Telefono cellulare: imponibile il rimborso forfetario delle spese di traffico sostenute dal dipendente
A cura della redazione
In via generale il datore di lavoro concede al proprio dipendente il telefono cellulare esclusivamente per esigenze di servizio oppure sia per finalità aziendali che private.
Nel primo caso (uso esclusivamente aziendale) il costo per l’acquisto del dispositivo e le spese di traffico effettuato sono a totale carico del datore di lavoro con la conseguenza che detti importi non concorrono a formare reddito di lavoro per i dipendenti che fruiscono di tali apparecchi.
Nel caso in cui invece il cellulare venga concesso per uso promiscuo, è necessario distingue, dal punto di vista fiscale, se il datore di lavoro intenda addebitarne il costo oppure no al lavoratore.
Partendo da quest’ultima ipotesi (uso del cellulare anche per motivi privati senza alcun addebito), il valore normale del fringe benefit, dato dal costo delle telefonate personali risultante dalle bollette telefoniche, è interamente imponibile quale reddito di lavoro dipendente.
Invece, in caso di assegnazione del telefono con addebito del corrispettivo è necessario distinguere se l’addebito avviene in forma analitica o forfetaria.
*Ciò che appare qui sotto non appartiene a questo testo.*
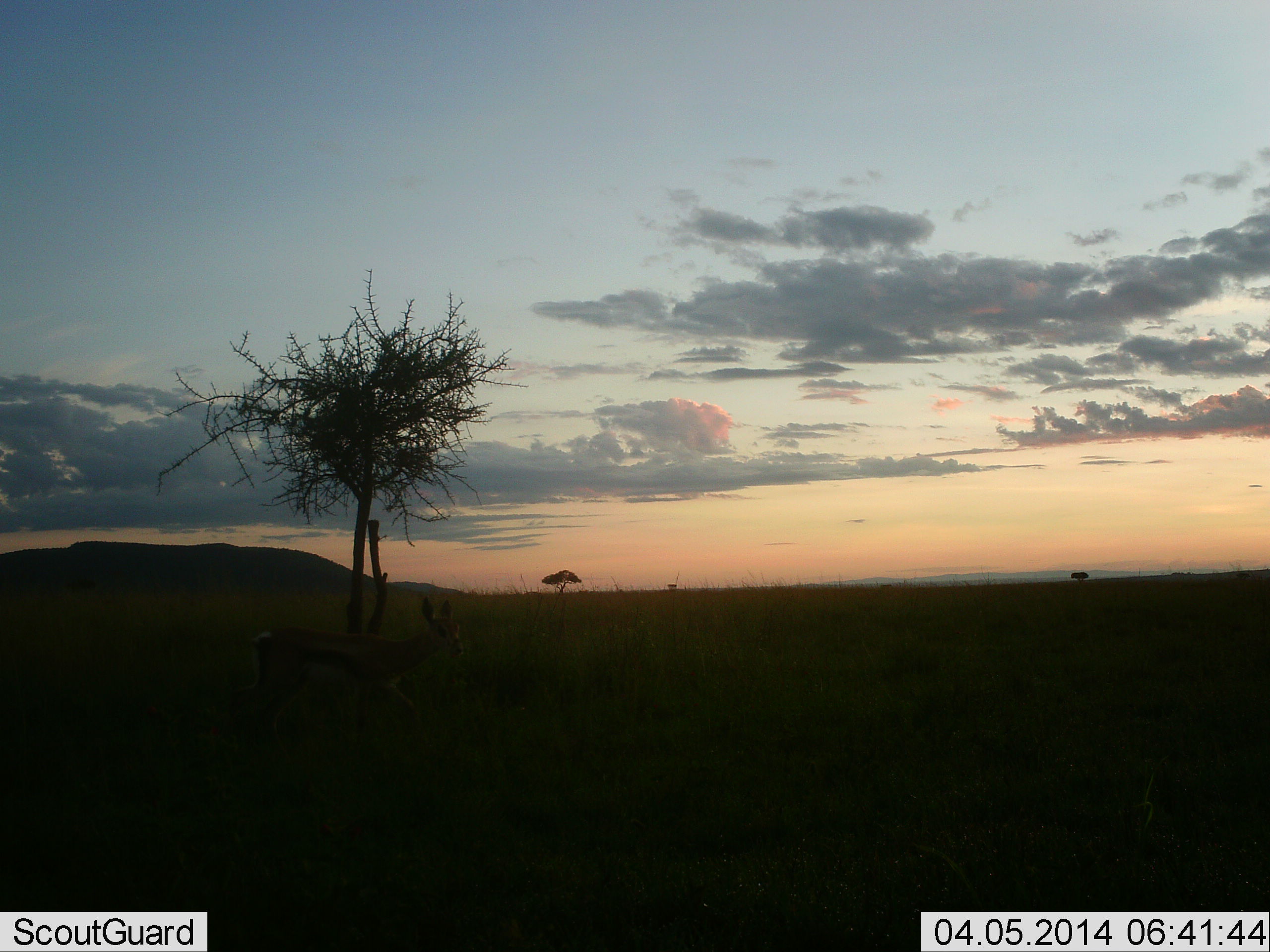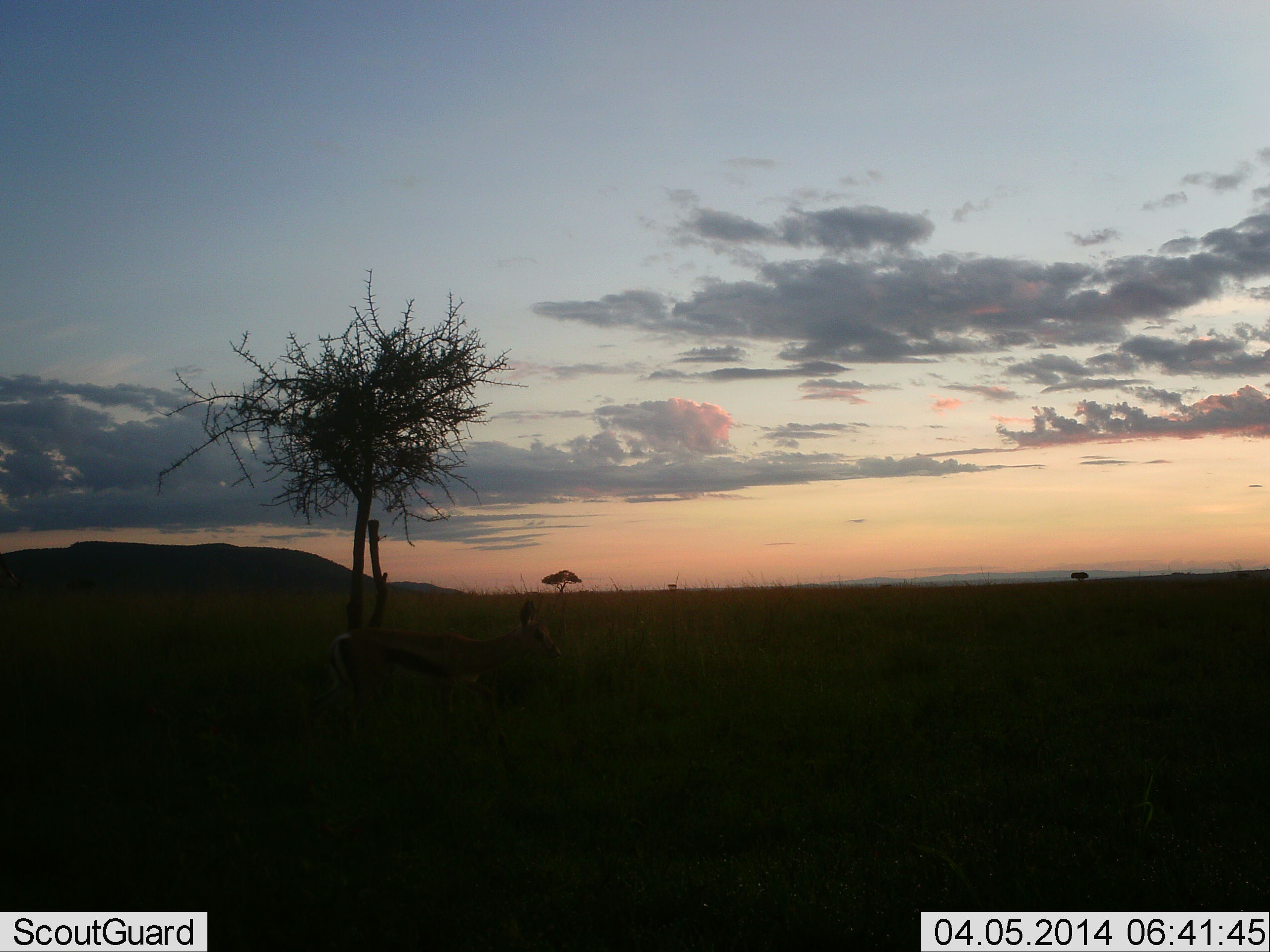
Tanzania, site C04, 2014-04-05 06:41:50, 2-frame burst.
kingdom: Animalia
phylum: Chordata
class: Mammalia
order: Artiodactyla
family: Bovidae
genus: Eudorcas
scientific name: Eudorcas thomsonii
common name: thomson's gazelle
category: gazellethomsons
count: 1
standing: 10%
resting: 0%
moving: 90%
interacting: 0%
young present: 0%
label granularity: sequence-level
Nel caso di addebito in forma analitica l’azienda individua con esattezza attraverso la bolletta del gestore telefonico, i costi delle telefonate private e le fattura al dipendente. In questo caso non si configura alcun fringe benefit, a meno che l’azienda non intenda addebitare al dipendente un importo inferiore al valore normale. Costituirà fringe benefit tassabile la differenza tra detto valore normale e l’importo addebitato al dipendente.
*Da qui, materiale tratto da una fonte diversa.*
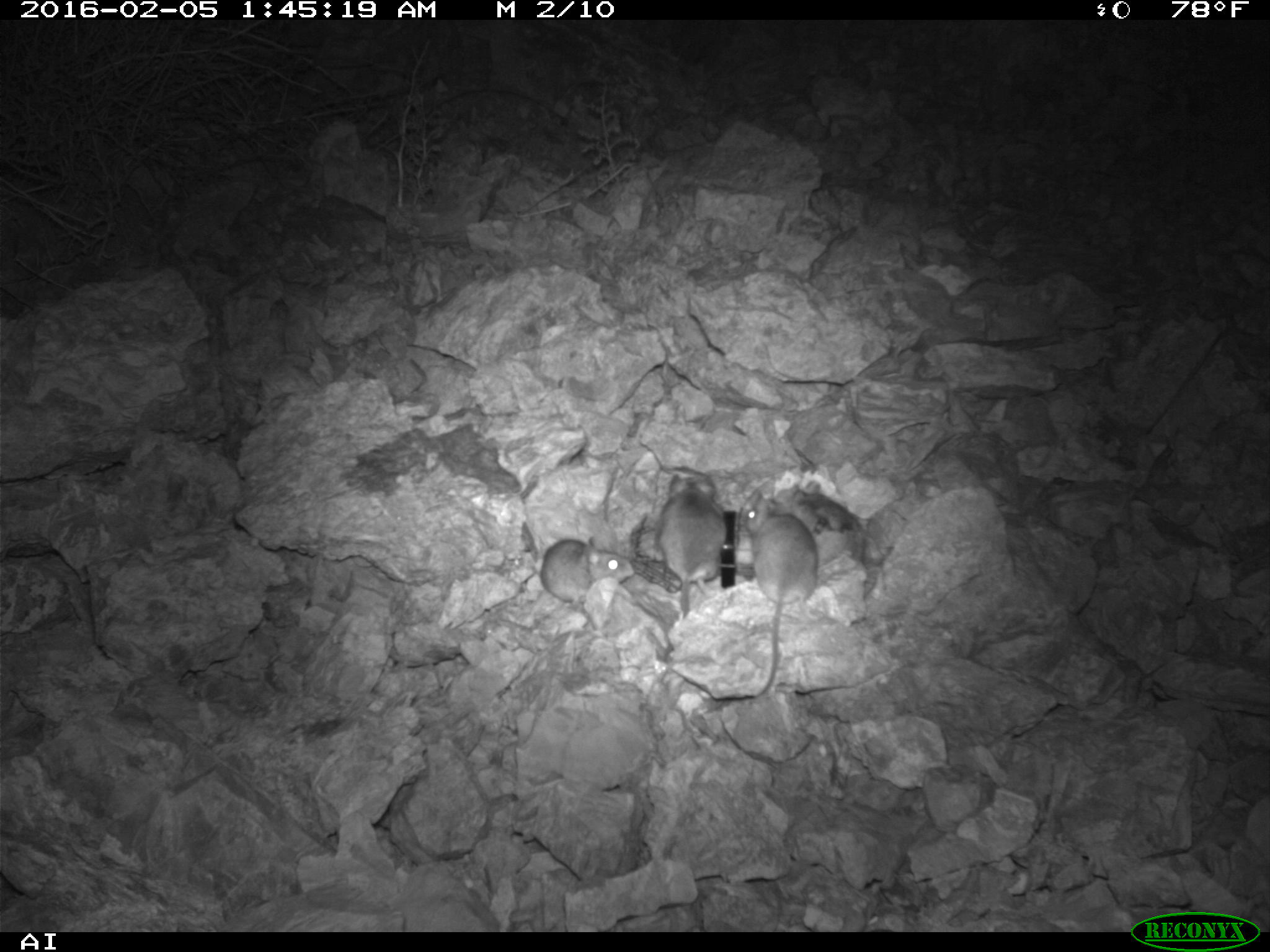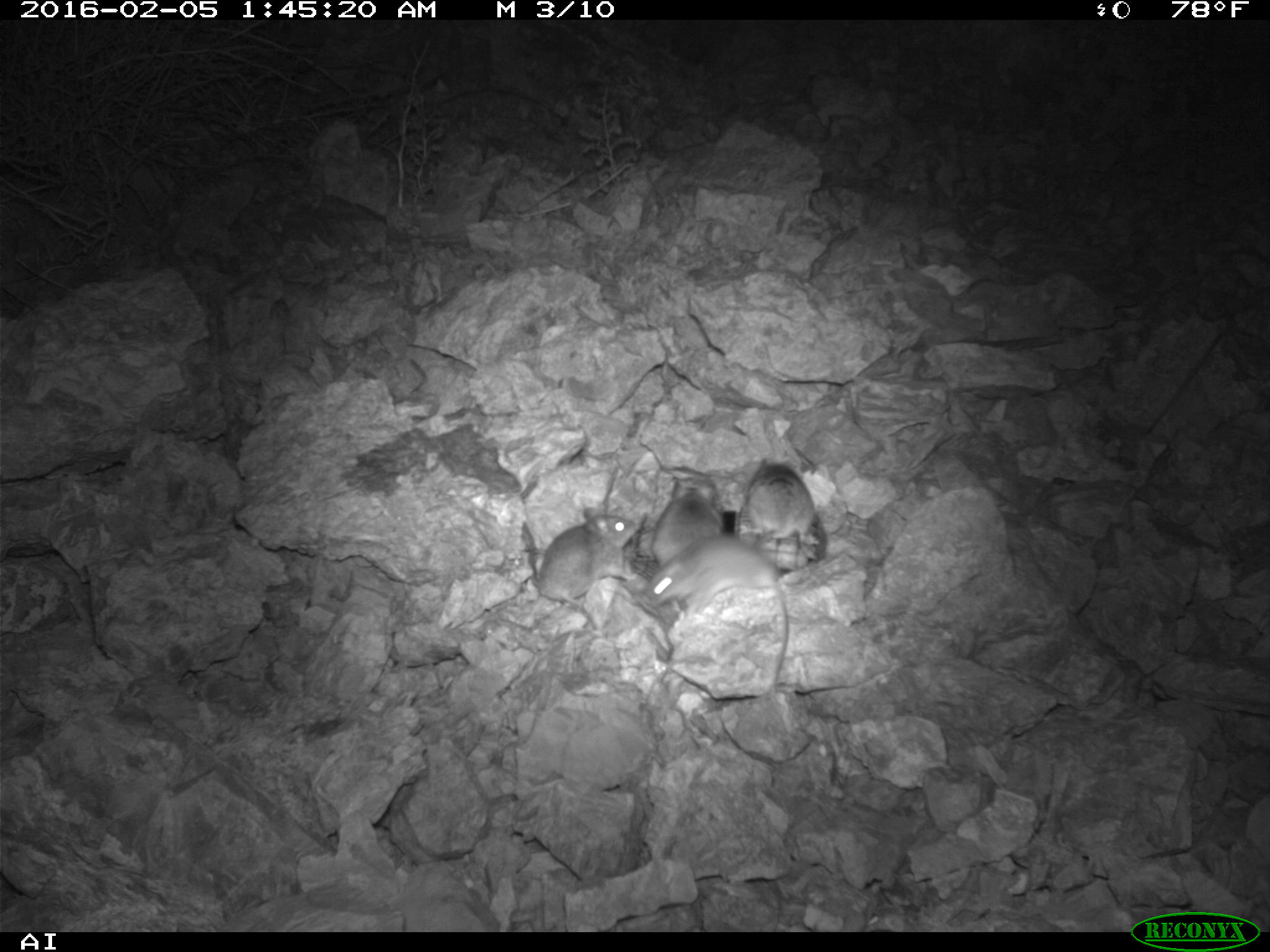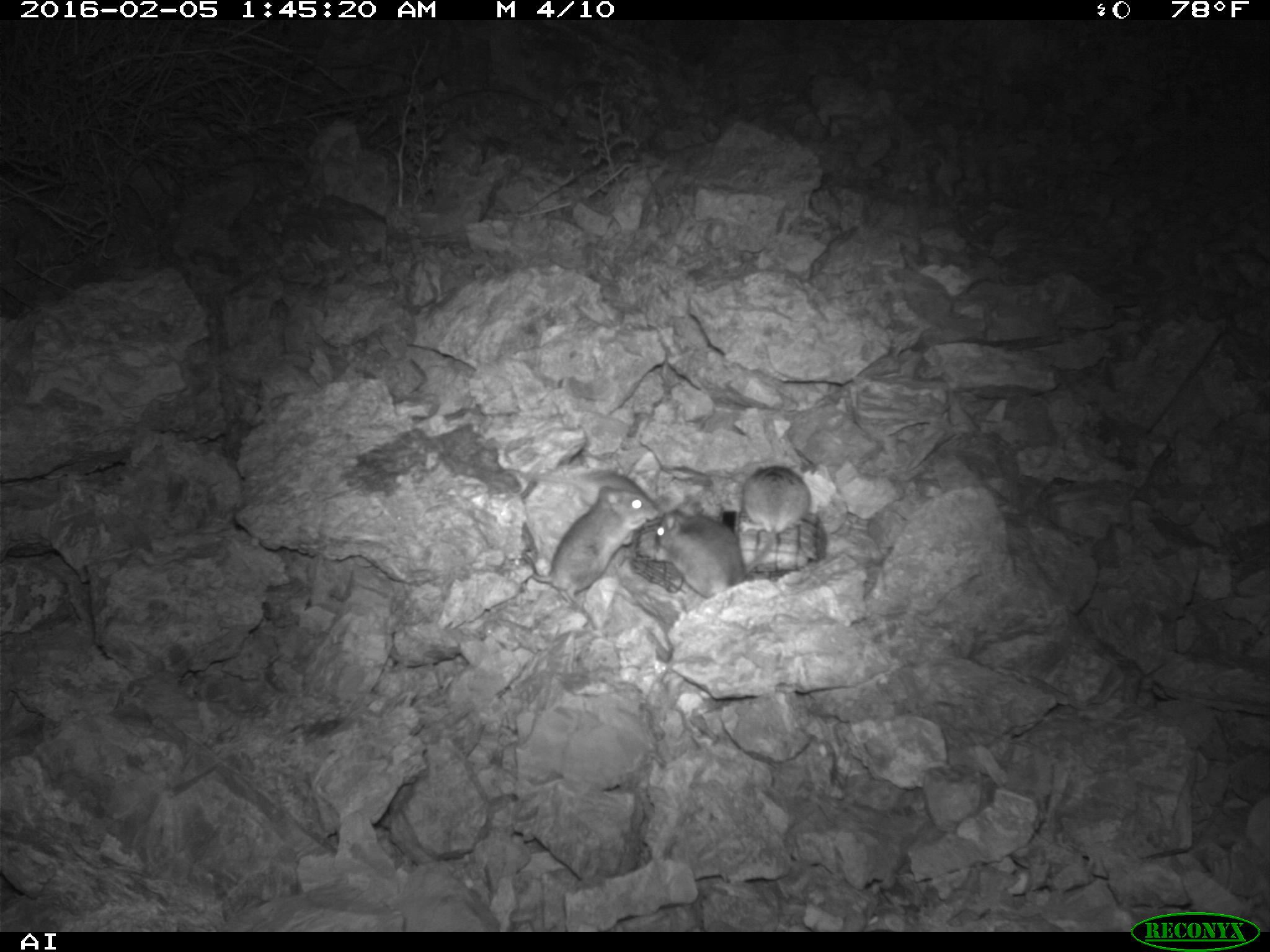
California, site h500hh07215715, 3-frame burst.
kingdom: Animalia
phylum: Chordata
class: Mammalia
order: Rodentia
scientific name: Rodentia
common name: rodent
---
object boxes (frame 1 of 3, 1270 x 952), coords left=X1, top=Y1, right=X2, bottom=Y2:
rodent: left=740, top=493, right=819, bottom=702; left=655, top=475, right=726, bottom=617; left=540, top=534, right=634, bottom=609; left=797, top=479, right=860, bottom=534; left=773, top=485, right=828, bottom=534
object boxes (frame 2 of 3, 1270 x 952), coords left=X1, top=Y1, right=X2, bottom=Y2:
rodent: left=642, top=531, right=790, bottom=677; left=531, top=506, right=639, bottom=629; left=735, top=457, right=817, bottom=547; left=652, top=473, right=724, bottom=568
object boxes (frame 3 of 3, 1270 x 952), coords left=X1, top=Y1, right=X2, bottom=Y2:
rodent: left=521, top=486, right=659, bottom=606; left=502, top=466, right=650, bottom=545; left=657, top=506, right=775, bottom=598; left=735, top=464, right=812, bottom=533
Se l’azienda addebita un importo “forfetario” per l’uso privato del telefonino, ai fini della determinazione del reddito di lavoro dipendente, trova applicazione il combinato disposto dell’art. 51, c. 3 e 9, del T.U. delle imposte, in base al quale ai fini della quantificazione dei valori in natura si applicano le disposizioni relative alla determinazione del valore normale dei beni e dei servizi contenute nell’art. 9 del medesimo decreto. Quest’ultima disposizione contiene infatti, al c. 3, i criteri mediante i quali è dato definire il “valore normale” del bene o servizio in questione. In ogni caso, va ricordato che non concorre a formare reddito il valore dei beni ceduti e dei servizi prestati se complessivamente di importo non superiore, nel periodo d’imposta, a €258,23.
Vi può essere infine il caso in cui l’azienda invita il dipendente ad utilizzare il proprio telefonino privato anche per servizio, rimborsando poi al lavoratore una parte del costo sostenuto.
In quest’ultimo caso, secondo la risoluzione A.E. n. 74/E del 2017, le spese sostenute dal lavoratore e poi rimborsate dal datore di lavoro in modo forfetario sono escluse dalla base imponibile soltanto se tale criterio è stato previsto dal legislatore (es: trasferte).
Se il legislatore non ha indicato tale criterio forfetario, i costi sostenuti dal dipendente nell’esclusivo interesse del datore di lavoro, devono essere individuati sulla base di elementi oggettivi, documentalmente accertabili, al fine di evitare che il relativo rimborso concorra alla determinazione del reddito di lavoro dipendente.
Pertanto, l’Agenzia delle entrate ritiene che la parte di costo relativo al servizio di telefonia e al traffico dati che la società istante rimborsa al dipendente sulla base di un criterio forfetario, non supportato da elementi e parametri oggettivi, nel silenzio del legislatore al riguardo, non può essere escluso dalla determinazione del reddito di lavoro dipendente.